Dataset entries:
════
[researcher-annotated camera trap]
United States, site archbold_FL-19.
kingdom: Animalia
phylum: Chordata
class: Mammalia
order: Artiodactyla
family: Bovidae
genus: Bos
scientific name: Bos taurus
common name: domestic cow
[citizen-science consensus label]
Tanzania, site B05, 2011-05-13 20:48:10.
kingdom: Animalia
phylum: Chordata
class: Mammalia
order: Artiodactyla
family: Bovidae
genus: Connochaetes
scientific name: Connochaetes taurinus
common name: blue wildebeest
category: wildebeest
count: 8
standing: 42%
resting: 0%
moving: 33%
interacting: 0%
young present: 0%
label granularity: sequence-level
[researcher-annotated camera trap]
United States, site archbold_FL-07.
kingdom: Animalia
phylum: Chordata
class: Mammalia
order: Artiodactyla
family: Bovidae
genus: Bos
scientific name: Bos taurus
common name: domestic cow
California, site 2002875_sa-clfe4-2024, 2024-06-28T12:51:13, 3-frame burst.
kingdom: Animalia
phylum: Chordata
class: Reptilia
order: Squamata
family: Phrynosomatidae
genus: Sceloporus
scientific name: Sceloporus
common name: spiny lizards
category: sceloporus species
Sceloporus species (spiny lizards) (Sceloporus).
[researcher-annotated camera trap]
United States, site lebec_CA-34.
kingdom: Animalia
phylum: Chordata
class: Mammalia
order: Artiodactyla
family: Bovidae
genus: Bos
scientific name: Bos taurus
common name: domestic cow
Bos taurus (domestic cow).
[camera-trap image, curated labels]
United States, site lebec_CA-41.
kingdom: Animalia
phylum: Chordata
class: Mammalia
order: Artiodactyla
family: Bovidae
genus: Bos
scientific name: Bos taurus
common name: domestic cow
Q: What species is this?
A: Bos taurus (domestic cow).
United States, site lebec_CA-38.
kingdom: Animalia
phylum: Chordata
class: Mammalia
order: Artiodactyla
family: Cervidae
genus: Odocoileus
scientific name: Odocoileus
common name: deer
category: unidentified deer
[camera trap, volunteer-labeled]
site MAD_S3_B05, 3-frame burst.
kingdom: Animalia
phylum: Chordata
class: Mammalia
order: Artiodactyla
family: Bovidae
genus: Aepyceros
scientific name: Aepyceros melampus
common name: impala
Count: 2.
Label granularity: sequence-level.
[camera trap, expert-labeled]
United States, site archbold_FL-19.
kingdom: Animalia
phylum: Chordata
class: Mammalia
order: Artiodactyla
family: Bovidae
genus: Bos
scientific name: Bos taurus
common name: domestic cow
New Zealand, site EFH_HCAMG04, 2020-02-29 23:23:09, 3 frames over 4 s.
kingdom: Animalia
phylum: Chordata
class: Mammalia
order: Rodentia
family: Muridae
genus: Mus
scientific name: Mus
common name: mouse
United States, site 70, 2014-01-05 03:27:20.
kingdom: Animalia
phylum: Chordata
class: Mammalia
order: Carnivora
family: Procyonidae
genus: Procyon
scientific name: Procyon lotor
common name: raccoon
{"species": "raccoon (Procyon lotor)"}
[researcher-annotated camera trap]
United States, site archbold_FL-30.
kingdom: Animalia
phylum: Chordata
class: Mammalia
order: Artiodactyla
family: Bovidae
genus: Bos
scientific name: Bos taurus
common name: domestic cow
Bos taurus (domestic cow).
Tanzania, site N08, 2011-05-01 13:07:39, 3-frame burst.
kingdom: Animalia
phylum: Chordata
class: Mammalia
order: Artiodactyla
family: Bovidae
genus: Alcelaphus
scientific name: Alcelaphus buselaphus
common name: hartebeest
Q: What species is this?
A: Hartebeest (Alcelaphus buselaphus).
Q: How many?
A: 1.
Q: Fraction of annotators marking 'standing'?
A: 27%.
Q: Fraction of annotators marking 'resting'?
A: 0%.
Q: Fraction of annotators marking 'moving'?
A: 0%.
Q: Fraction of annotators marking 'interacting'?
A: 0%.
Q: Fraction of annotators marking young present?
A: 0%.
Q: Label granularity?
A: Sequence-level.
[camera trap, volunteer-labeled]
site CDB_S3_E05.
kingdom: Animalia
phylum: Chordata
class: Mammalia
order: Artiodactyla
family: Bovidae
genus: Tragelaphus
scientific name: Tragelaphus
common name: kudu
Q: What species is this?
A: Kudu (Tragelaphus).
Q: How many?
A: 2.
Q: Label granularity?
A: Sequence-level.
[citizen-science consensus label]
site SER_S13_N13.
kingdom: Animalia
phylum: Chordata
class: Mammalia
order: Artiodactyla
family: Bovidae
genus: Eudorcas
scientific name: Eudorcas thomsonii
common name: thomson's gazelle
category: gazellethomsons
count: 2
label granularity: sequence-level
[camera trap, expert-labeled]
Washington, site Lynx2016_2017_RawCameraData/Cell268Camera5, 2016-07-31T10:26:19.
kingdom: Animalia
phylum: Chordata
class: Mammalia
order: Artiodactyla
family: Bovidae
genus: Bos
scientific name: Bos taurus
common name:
════
• AIM OF THE TASK
Copy the records above exactly as they appear.

• RESPONSE AREA
[researcher-annotated camera trap]
United States, site archbold_FL-19.
kingdom: Animalia
phylum: Chordata
class: Mammalia
order: Artiodactyla
family: Bovidae
genus: Bos
scientific name: Bos taurus
common name: domestic cow
[citizen-science consensus label]
Tanzania, site B05, 2011-05-13 20:48:10.
kingdom: Animalia
phylum: Chordata
class: Mammalia
order: Artiodactyla
family: Bovidae
genus: Connochaetes
scientific name: Connochaetes taurinus
common name: blue wildebeest
category: wildebeest
count: 8
standing: 42%
resting: 0%
moving: 33%
interacting: 0%
young present: 0%
label granularity: sequence-level
[researcher-annotated camera trap]
United States, site archbold_FL-07.
kingdom: Animalia
phylum: Chordata
class: Mammalia
order: Artiodactyla
family: Bovidae
genus: Bos
scientific name: Bos taurus
common name: domestic cow
California, site 2002875_sa-clfe4-2024, 2024-06-28T12:51:13, 3-frame burst.
kingdom: Animalia
phylum: Chordata
class: Reptilia
order: Squamata
family: Phrynosomatidae
genus: Sceloporus
scientific name: Sceloporus
common name: spiny lizards
category: sceloporus species
Sceloporus species (spiny lizards) (Sceloporus).
[researcher-annotated camera trap]
United States, site lebec_CA-34.
kingdom: Animalia
phylum: Chordata
class: Mammalia
order: Artiodactyla
family: Bovidae
genus: Bos
scientific name: Bos taurus
common name: domestic cow
Bos taurus (domestic cow).
[camera-trap image, curated labels]
United States, site lebec_CA-41.
kingdom: Animalia
phylum: Chordata
class: Mammalia
order: Artiodactyla
family: Bovidae
genus: Bos
scientific name: Bos taurus
common name: domestic cow
Q: What species is this?
A: Bos taurus (domestic cow).
United States, site lebec_CA-38.
kingdom: Animalia
phylum: Chordata
class: Mammalia
order: Artiodactyla
family: Cervidae
genus: Odocoileus
scientific name: Odocoileus
common name: deer
category: unidentified deer
[camera trap, volunteer-labeled]
site MAD_S3_B05, 3-frame burst.
kingdom: Animalia
phylum: Chordata
class: Mammalia
order: Artiodactyla
family: Bovidae
genus: Aepyceros
scientific name: Aepyceros melampus
common name: impala
Count: 2.
Label granularity: sequence-level.
[camera trap, expert-labeled]
United States, site archbold_FL-19.
kingdom: Animalia
phylum: Chordata
class: Mammalia
order: Artiodactyla
family: Bovidae
genus: Bos
scientific name: Bos taurus
common name: domestic cow
New Zealand, site EFH_HCAMG04, 2020-02-29 23:23:09, 3 frames over 4 s.
kingdom: Animalia
phylum: Chordata
class: Mammalia
order: Rodentia
family: Muridae
genus: Mus
scientific name: Mus
common name: mouse
United States, site 70, 2014-01-05 03:27:20.
kingdom: Animalia
phylum: Chordata
class: Mammalia
order: Carnivora
family: Procyonidae
genus: Procyon
scientific name: Procyon lotor
common name: raccoon
{"species": "raccoon (Procyon lotor)"}
[researcher-annotated camera trap]
United States, site archbold_FL-30.
kingdom: Animalia
phylum: Chordata
class: Mammalia
order: Artiodactyla
family: Bovidae
genus: Bos
scientific name: Bos taurus
common name: domestic cow
Bos taurus (domestic cow).
Tanzania, site N08, 2011-05-01 13:07:39, 3-frame burst.
kingdom: Animalia
phylum: Chordata
class: Mammalia
order: Artiodactyla
family: Bovidae
genus: Alcelaphus
scientific name: Alcelaphus buselaphus
common name: hartebeest
Q: What species is this?
A: Hartebeest (Alcelaphus buselaphus).
Q: How many?
A: 1.
Q: Fraction of annotators marking 'standing'?
A: 27%.
Q: Fraction of annotators marking 'resting'?
A: 0%.
Q: Fraction of annotators marking 'moving'?
A: 0%.
Q: Fraction of annotators marking 'interacting'?
A: 0%.
Q: Fraction of annotators marking young present?
A: 0%.
Q: Label granularity?
A: Sequence-level.
[camera trap, volunteer-labeled]
site CDB_S3_E05.
kingdom: Animalia
phylum: Chordata
class: Mammalia
order: Artiodactyla
family: Bovidae
genus: Tragelaphus
scientific name: Tragelaphus
common name: kudu
Q: What species is this?
A: Kudu (Tragelaphus).
Q: How many?
A: 2.
Q: Label granularity?
A: Sequence-level.
[citizen-science consensus label]
site SER_S13_N13.
kingdom: Animalia
phylum: Chordata
class: Mammalia
order: Artiodactyla
family: Bovidae
genus: Eudorcas
scientific name: Eudorcas thomsonii
common name: thomson's gazelle
category: gazellethomsons
count: 2
label granularity: sequence-level
[camera trap, expert-labeled]
Washington, site Lynx2016_2017_RawCameraData/Cell268Camera5, 2016-07-31T10:26:19.
kingdom: Animalia
phylum: Chordata
class: Mammalia
order: Artiodactyla
family: Bovidae
genus: Bos
scientific name: Bos taurus
common name:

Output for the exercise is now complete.